_TEXT BLOCK_:
——
Living at Peace: Discussing Politics with Those We Love

Nov 9, 2022

Reading time: 12 Minutes

The Importance of Context

I’m terrible at remembering the address (chapter and verse) of any particular line of Scripture. That leads me, more often than I’d like to admit, over to Google where I search the key words of the verse to get the verse’s accurate wording and address. For this topic, I wanted to begin by quoting a verse that went something like, “As much as it is up to you, live at peace with all men”.


And so, I Googled it.


Turns out the Scripture I was looking for was in Romans 12 and more accurately says, “If possible, so far as it depends on you, live peaceably with all” (ESV). Now, old Phil would have copied and pasted that and then moved on (I have a point to prove, after all). But, the Lord has done some work over the last few months and so instead I busted out the old paper Bible and went to Romans 12 and began reading.


Context, it turns out, is important.


Politics at Its Worst

At its core, politics is simply people coming together in a structured way in order to live alongside one another. It should be natural to expect tension and conflict along with politics, but I believe that deep down we all understand that our politics are broken.
——
_EXCERPTED RECORDS_:
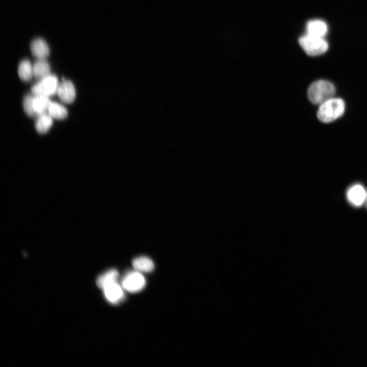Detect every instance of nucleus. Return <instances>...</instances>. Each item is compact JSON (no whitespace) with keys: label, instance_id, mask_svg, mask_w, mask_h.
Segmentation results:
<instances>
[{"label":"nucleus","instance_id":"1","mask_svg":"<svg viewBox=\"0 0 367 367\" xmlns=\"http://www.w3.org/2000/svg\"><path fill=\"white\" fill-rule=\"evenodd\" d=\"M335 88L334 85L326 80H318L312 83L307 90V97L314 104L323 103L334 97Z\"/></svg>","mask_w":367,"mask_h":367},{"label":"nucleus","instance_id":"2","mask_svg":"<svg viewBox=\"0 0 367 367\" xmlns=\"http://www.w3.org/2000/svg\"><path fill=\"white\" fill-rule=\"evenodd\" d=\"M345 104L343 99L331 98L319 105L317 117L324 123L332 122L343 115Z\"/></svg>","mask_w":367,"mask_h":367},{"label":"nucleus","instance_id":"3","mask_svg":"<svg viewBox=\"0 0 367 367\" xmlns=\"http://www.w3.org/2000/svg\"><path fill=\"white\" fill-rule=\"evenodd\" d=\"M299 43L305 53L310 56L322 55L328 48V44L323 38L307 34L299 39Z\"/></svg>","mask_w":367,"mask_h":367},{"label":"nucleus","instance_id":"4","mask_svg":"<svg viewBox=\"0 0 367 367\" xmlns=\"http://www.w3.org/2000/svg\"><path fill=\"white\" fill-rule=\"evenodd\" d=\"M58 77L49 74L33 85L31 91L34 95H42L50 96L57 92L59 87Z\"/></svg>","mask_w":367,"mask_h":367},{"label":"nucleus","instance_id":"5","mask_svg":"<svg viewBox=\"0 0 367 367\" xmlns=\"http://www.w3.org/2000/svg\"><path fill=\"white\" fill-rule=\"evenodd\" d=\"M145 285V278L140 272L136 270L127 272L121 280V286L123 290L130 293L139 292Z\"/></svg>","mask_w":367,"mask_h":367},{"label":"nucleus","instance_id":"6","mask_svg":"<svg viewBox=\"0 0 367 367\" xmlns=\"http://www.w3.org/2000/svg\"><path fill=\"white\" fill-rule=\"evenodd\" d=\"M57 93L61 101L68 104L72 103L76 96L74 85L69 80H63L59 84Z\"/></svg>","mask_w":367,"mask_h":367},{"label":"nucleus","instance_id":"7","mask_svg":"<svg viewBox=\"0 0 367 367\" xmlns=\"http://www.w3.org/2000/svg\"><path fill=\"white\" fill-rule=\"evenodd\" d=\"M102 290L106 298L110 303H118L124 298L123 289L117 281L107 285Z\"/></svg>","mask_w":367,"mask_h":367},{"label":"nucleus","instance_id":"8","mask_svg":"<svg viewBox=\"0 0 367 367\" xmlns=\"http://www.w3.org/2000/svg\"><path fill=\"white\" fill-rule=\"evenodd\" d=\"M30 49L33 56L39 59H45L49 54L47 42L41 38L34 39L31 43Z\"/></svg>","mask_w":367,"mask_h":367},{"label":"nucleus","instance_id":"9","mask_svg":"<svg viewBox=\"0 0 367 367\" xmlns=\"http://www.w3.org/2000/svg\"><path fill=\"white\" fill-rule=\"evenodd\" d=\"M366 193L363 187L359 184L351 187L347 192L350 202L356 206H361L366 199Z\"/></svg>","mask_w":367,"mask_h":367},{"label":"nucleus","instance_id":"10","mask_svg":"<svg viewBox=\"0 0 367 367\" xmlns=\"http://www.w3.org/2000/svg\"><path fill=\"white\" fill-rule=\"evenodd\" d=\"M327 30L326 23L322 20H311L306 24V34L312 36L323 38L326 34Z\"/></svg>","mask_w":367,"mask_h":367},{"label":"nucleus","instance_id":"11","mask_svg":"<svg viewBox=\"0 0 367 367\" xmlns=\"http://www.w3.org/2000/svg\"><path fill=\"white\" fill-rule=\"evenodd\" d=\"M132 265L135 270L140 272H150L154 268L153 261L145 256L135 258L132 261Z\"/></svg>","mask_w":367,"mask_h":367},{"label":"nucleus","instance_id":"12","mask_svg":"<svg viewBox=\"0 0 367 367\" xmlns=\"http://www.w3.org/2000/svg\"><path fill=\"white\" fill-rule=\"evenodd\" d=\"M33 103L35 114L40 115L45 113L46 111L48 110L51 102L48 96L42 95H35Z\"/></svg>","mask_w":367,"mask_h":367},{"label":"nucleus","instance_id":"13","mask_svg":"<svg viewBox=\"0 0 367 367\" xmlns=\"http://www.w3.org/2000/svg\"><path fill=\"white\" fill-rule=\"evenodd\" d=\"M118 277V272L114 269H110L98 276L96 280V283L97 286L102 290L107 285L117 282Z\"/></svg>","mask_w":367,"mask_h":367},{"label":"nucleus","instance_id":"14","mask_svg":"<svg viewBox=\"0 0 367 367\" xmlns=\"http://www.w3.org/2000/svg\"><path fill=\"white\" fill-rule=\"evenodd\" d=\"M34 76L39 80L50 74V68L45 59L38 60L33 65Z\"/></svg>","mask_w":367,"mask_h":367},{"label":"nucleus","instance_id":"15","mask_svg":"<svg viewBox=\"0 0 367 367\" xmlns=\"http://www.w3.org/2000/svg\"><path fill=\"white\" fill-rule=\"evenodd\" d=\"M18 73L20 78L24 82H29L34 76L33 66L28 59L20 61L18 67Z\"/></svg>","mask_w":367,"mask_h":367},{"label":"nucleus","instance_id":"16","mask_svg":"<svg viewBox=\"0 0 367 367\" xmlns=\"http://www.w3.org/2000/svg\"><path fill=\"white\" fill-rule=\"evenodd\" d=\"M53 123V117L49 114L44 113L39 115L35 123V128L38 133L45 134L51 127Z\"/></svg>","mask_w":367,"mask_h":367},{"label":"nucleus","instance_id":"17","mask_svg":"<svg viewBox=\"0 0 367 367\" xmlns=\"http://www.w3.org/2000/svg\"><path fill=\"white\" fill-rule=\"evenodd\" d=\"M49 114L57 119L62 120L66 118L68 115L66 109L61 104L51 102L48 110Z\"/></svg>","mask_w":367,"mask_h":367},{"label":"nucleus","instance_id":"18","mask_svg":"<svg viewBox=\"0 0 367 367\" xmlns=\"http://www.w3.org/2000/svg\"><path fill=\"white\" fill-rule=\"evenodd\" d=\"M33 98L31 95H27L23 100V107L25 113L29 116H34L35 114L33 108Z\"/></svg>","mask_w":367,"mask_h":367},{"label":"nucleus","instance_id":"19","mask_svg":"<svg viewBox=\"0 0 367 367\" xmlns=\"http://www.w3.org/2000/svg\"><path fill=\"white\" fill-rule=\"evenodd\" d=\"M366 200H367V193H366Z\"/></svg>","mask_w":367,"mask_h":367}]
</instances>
——
_WHAT YOU NEED TO DO_: Write out the stretch of the post on discussing politics from "Politics at Its" through "politics are broken.", word for word.

_IN RESPONSE_:
Politics at Its Worst

At its core, politics is simply people coming together in a structured way in order to live alongside one another. It should be natural to expect tension and conflict along with politics, but I believe that deep down we all understand that our politics are broken.